Face au risque de rupture, la SEEG bénéficie d’un prêt relais adossé à une levée de fonds sur le marché des titres publics pour régler une partie de sa dette.

Publiée mardi 21 avril 2026 à 18:08:16Modifiée mardi 21 avril 2026 à 18:47:43Temps de lecture 4 minPar Vicky BAGAL

Des centrales flottantes Karpowership au Gabon

Au Gabon, la crise entre la Société d’énergie et d’eau du Gabon (SEEG) et Karpowership (KPS) semble prendre la voie de l’apaisement. L’opérateur public d’électricité prépare l’apurement partiel de sa dette fournisseur auprès du producteur turc, grâce à un prêt relais de l’État, a appris EcoMatin de sources concordantes. Le transfert de fonds, achevé en début de semaine, porte sur un montant de 30 milliards FCFA (environ 54 millions de dollars), préalablement levés sur le marché des titres publics par l’État gabonais. L’opération a été structurée par le groupe financier congolais L’Archer.

Lire aussi : Gabon : l’État engage 1000 milliards FCFA pour relancer la SEEG

Les fonds ont été mobilisés via des opérations mixtes d’OTA et de BTA, à court et moyen terme, aux taux moyens pondérés en vigueur. Selon nos sources, il s’agit d’un financement de transition – soulignant le caractère temporaire de l’opération – destiné à permettre à la SEEG de disposer de liquidités pour régler une « grande » partie de sa dette envers l’opérateur turc. L’entreprise publique aurait d’ailleurs déjà initié une autre opération de crédit pour rembourser l’État. Il s’agit d’un prêt syndiqué visant à mobiliser 30 milliards FCFA auprès des banques commerciales de la sous-région. À cet effet, la SEEG a engagé, il y a plusieurs mois, la certification de ses comptes pour les exercices allant de 2019 à 2025.
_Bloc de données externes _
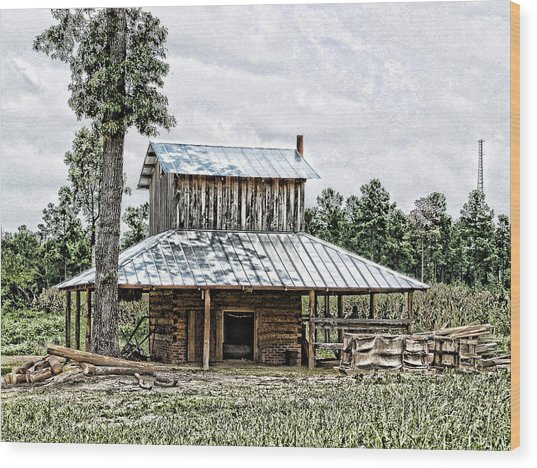 Old Fashioned Tobacco Barn Wood Print by Dwayne  Graham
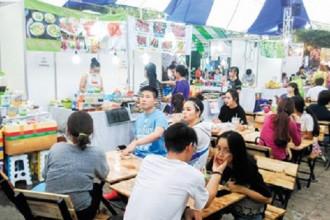 Chợ phiên cuối tuần bến Bạch Đằng đã đi vào hoạt động. Ads by AdAsia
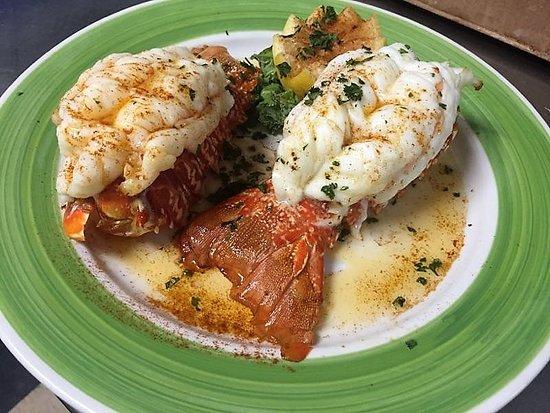 Blasdell, Estado de Nueva York: Our Double Lobster Tails are to die for!!!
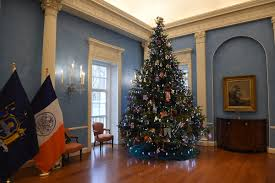gracie mansion u0027s holiday update materials for the arts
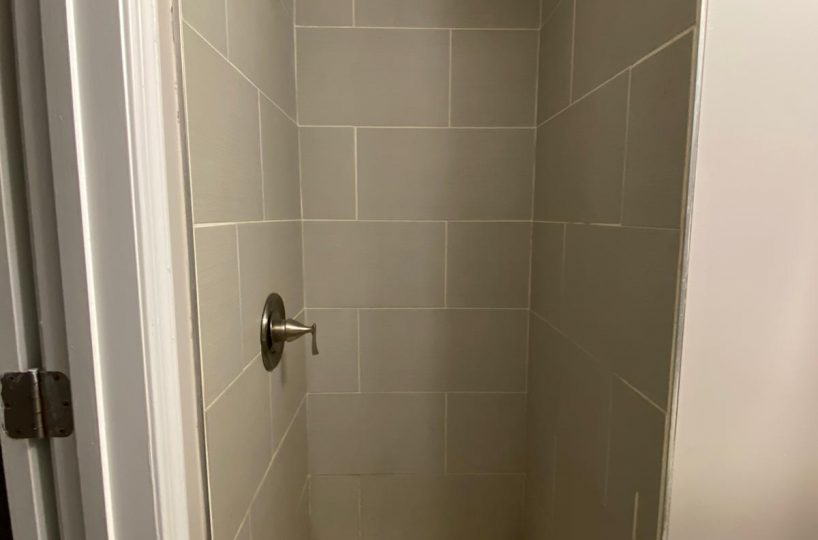 Shower 534 Beaumont Ave Home
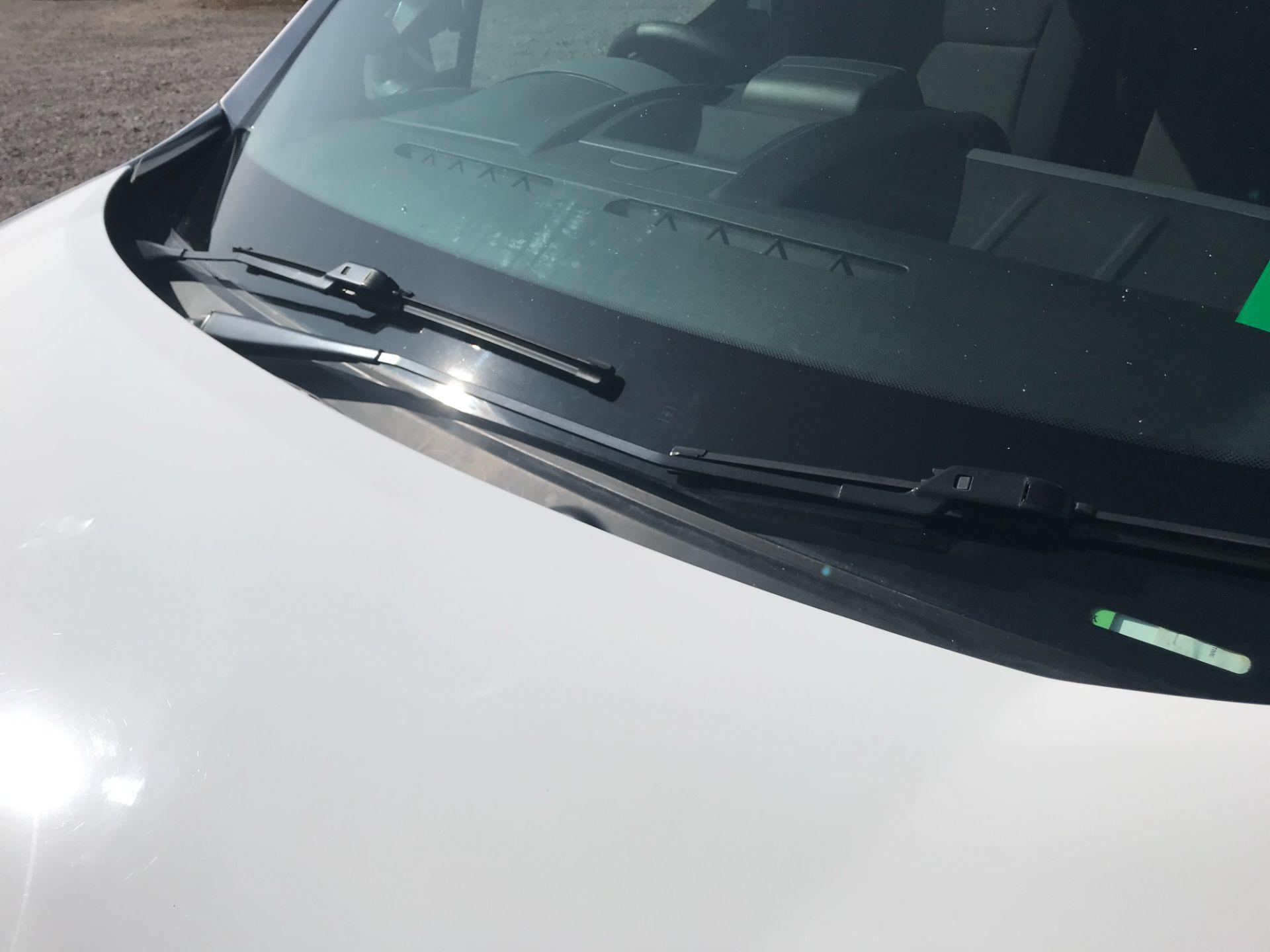 2017 Peugeot Partner 850 1.6 Bluehdi 100 Professional Van [Non Ss] (NV17YZL) Image 30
Lire aussi : Electricité : au Gabon, Karpowership menace de suspendre sa production face à 15 milliards FCFA d’impayés de l’Etat

« Sur les BTA comme sur les OTA, l’objectif affiché est une liquidation sous trois mois, une fois le remboursement de l’État par la SEEG intervenu. Le montage initial prévoyait un financement bancaire syndiqué de court terme au bénéfice de la société. En raison du temps nécessaire à la structuration de cette opération, une solution transitoire consistant en une levée de fonds par l’État sur le marché, suivie d’une mise à disposition des ressources à la SEEG, a été envisagée afin de couvrir les besoins immédiats de liquidité et permettre l’apurement de la dette envers Karpowership. L’État serait ensuite remboursé après la mise en place effective du financement syndiqué. », explique les sources proches du dossier.
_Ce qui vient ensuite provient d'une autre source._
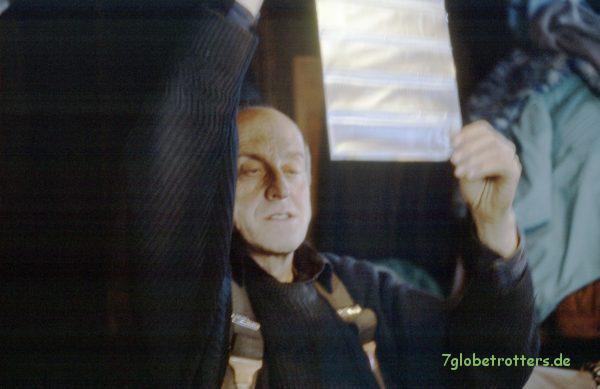 Gustav Ginzel 1993 beim Dias sichten im Misthaus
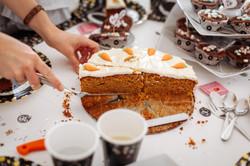 Anne Hoffmann Herzmensch Fotografie Geburtstag Torte essen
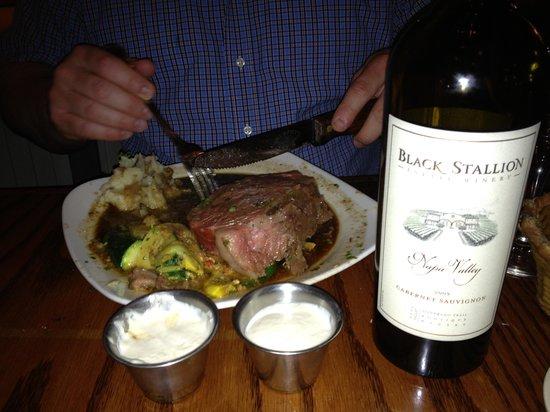 The Pleasant Street Inn: Dinner at Murphy's (Prime Rib & Black Stallion Wine)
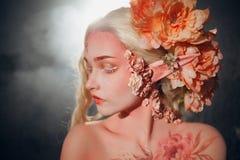Giovane bello elfo della ragazza Trucco e bodyart creativi immagine stock libera da diritti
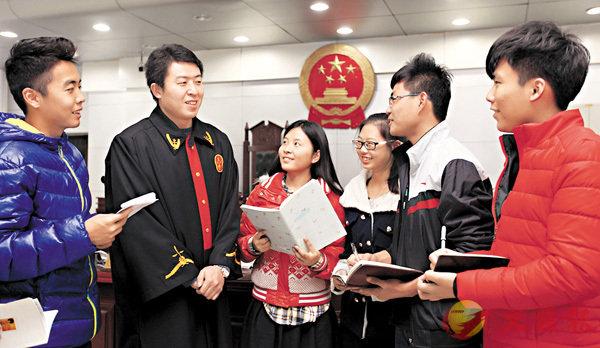 ■大學生在山東省棗莊市市中區人民法院刑事審判庭上課,並與法官進行互動交流。資料圖片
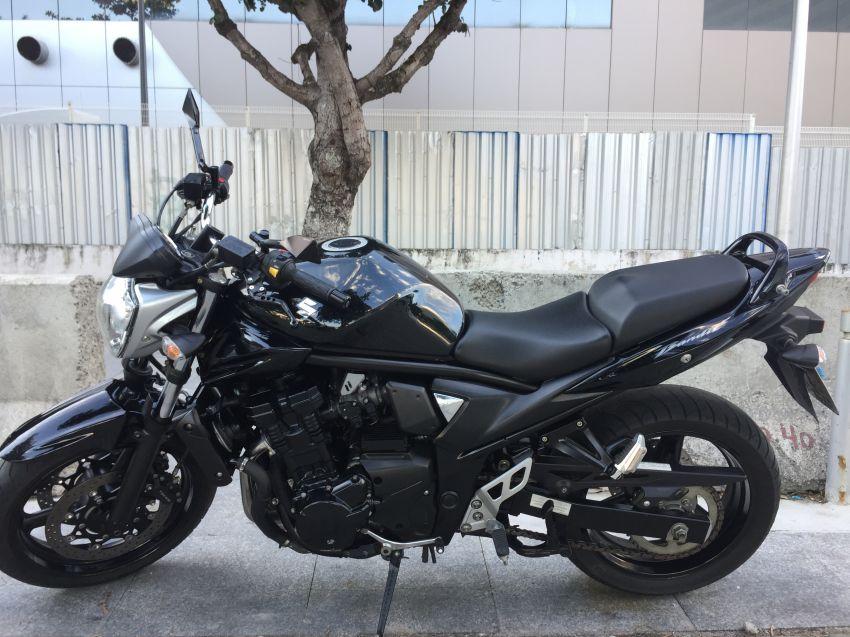 Suzuki Bandit N 650 - Foto #1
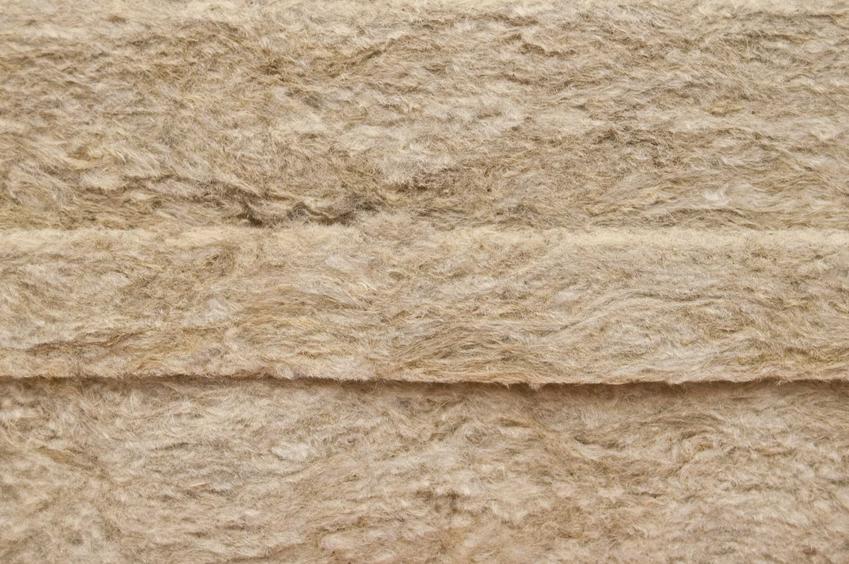 Wełna mineralna w płytach oraz cena wełny mineralnej i cennik wełny, czyli koszt za ocieplenie wełną
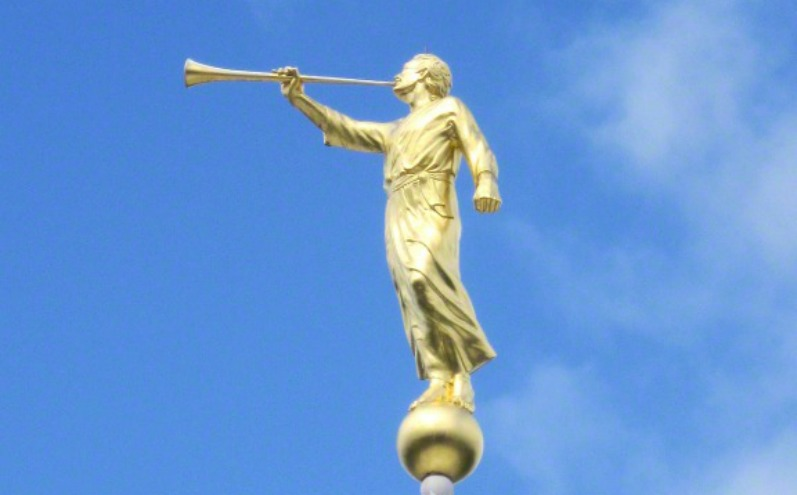 статуя Ангела Моронія на храмах Церкви СОД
Pour rappel, les tensions entre les deux parties avaient fait planer un risque de suspension de la production, en raison notamment des retards de paiement de la SEEG. Des médias gabonais rapportaient que Karpowership Global DMCC avait annoncé, dans un courrier daté du 17 mars 2026, sa décision de suspendre « la totalité de sa production d’électricité dès le mercredi 18 mars à 23h59, en raison d’impayés persistants ». Cette information avait toutefois été démentie par le directeur général de la SEEG, Steeve Saurel Legnongo, sur le plateau de la chaîne nationale, évoquant un acompte de 5 milliards FCFA déjà versé et des « accords d’entente ».
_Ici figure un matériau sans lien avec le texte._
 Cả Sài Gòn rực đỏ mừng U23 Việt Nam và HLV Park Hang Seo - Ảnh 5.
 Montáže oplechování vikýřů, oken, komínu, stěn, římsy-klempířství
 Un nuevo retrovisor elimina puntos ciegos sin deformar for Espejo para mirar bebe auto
Lire aussi : Gabon : après 9 mois de tension, la SEEG accélère le raccordement aux centrales flottantes de Karpowership

Les relations entre les deux entreprises sont marquées par des différends depuis plusieurs mois. Fin 2025 déjà, un bras de fer opposait la SEEG à l’entreprise turque, ponctué de menaces de rupture de contrat et de vives polémiques autour de ce marché estimé à 1 000 milliards FCFA (installation et exploitation).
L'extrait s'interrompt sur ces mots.